We were fortunate because we moved 800 miles away from the OW. One way I knew he ended the emotional part was that when she contacted him twice after he broke it off, he told me and showed me the letters. We chose to ignore them which was the best choice for us.
He also confessed that his closest female friend let him know that she had feelings for him long ago and that he allowed her to say disrespectful things about me from right after we married. For that reason I feel like he never really married me. Oddly he did exactly what the man I dated before him did only he has been such a better liar. That's what really scares me.
One of his finest hours was when he shared a very flirtateous letter this friend wrote him where she also told him that he has seemed sad for so long and she remembers when he visited her he was so happy. With my encouragement and a little help with how to handle it, he wrote her back in the most lovely words as only he can and accurately told her that the reason he was so happy when he visited her was that he and I had decided to marry and he was on cloud nine. It was one of the best letters I ever read. This friend is still apologizing everytime we see her and his body language shows me he is serious about the limits he has set with her. For the first year and a half he tried hard. I tried hard also and still am.
Then a new women came along and I told him I was uncomfortable with the way they related to him. I asked him to change the frequency of contact with one of them. He flatly refused and I felt like he was puting me last again. A whole series of hurts followed that. That's when I had to start meds. Now I'm off them and doing OK. We do well for a while then poorly. Looks like I have to learn how to love him without giving him my heart because he just keeps breaking it. Then he acts all pitiful and guilty like I should feel sorry for him. It really is maddening but I am NOT going to let him get to me. My life is just too precious.

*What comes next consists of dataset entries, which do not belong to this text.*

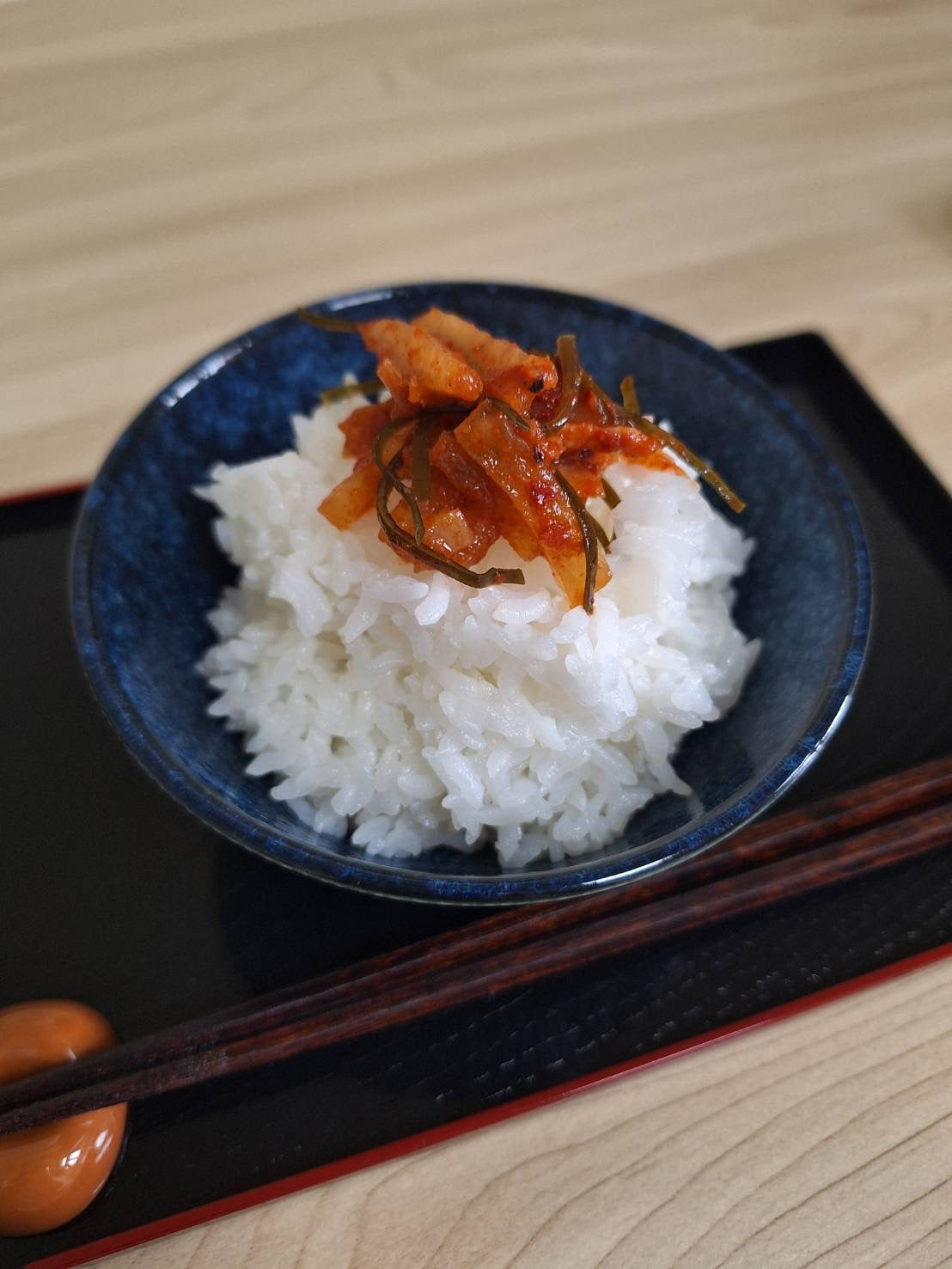 「数量・期間限定販売」 くにをのキムチ「つぶ」100g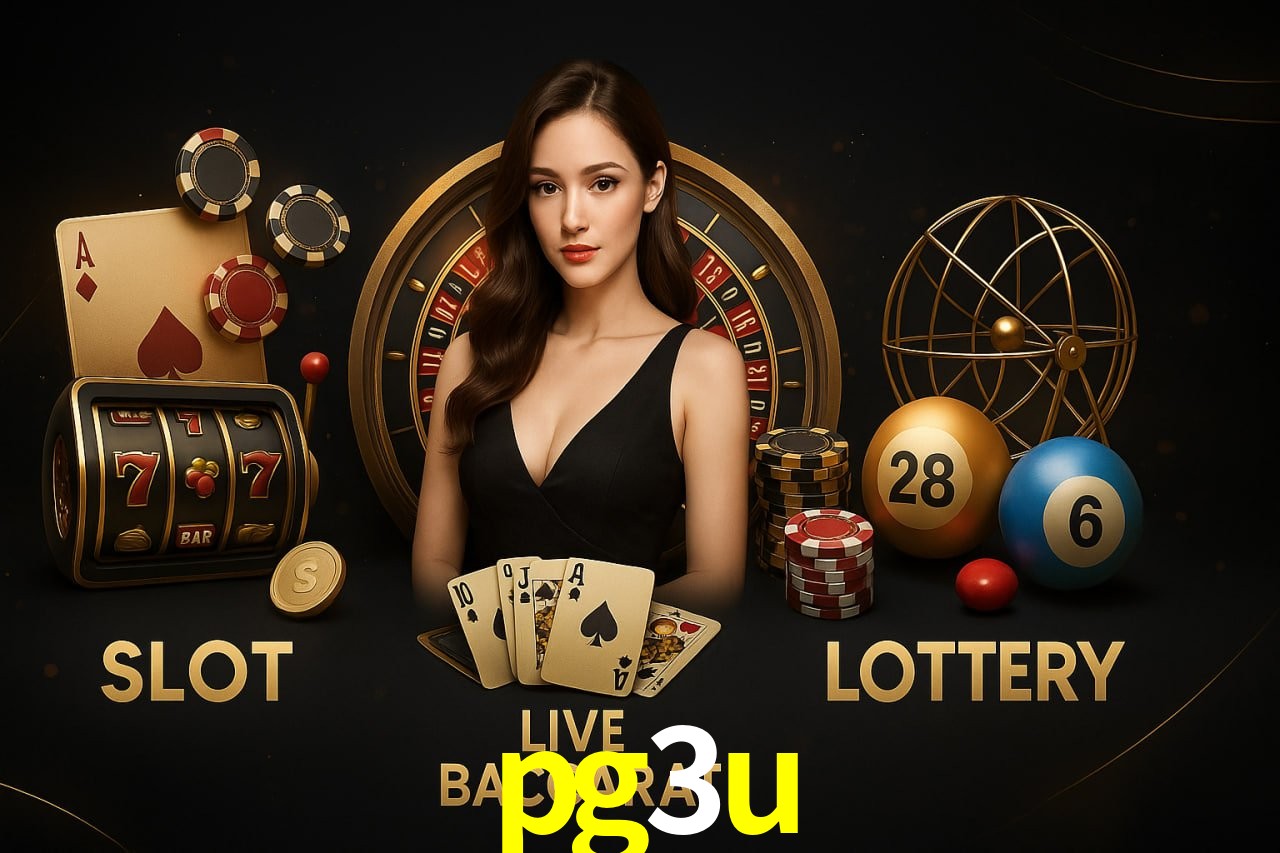 Slots pg3u - Jackpots Progressivos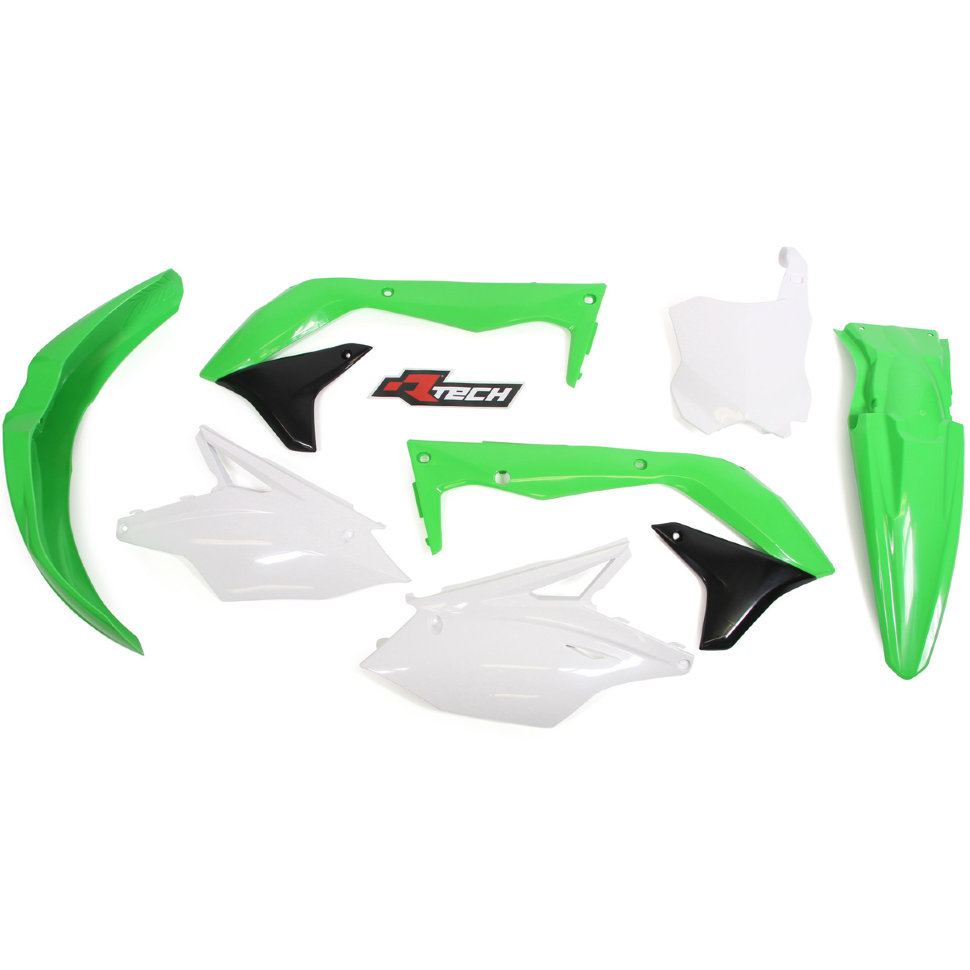 Комплект пластика KXF450 16-18(EU) OEM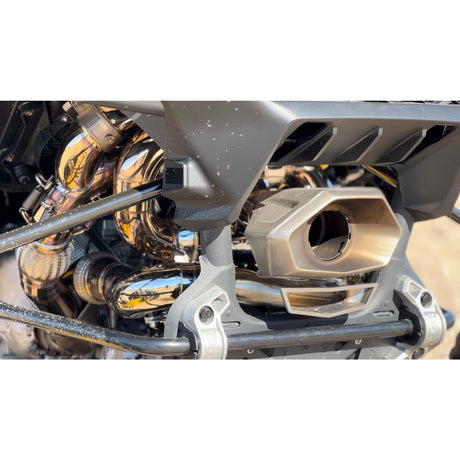 Can Am Maverick R 3" E-Valve Mid Pipe | RPM Powersports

He liked Retrouvaille when we went, but stopped dialoging after a month or so. Now he says dialoging is artificial and, one of his favorite put-downs, "formulaic". It is what you make it but he can't see that. I have done poorly at keeping myself in check. I tend to be completely transparent and like to be that way but it isn't helpful in this situation. I need to love him from afar for now. I'm getting better at it. We've had some happy times and have created some good memories. He is trying to save his career, at least I hope that is what he is doing, and works all hours. We have very little time together. In many ways he is acting like he did during the affair but he adamantly denies any such thing. I'll keep working but hope to high heavens that like the Who song says, I "don't get fooled again". If I do, oh well, I gave it my best and I'm out of here. Sure hope I find out sooner than last time if that is the case!
I have found a new life in this new place and want to put my energy there. Time to move on. I'll be kind and loving but the limits are coming down. Hope we get through this phase and on to a better one soon. Wish the news were better but maybe it will be some day.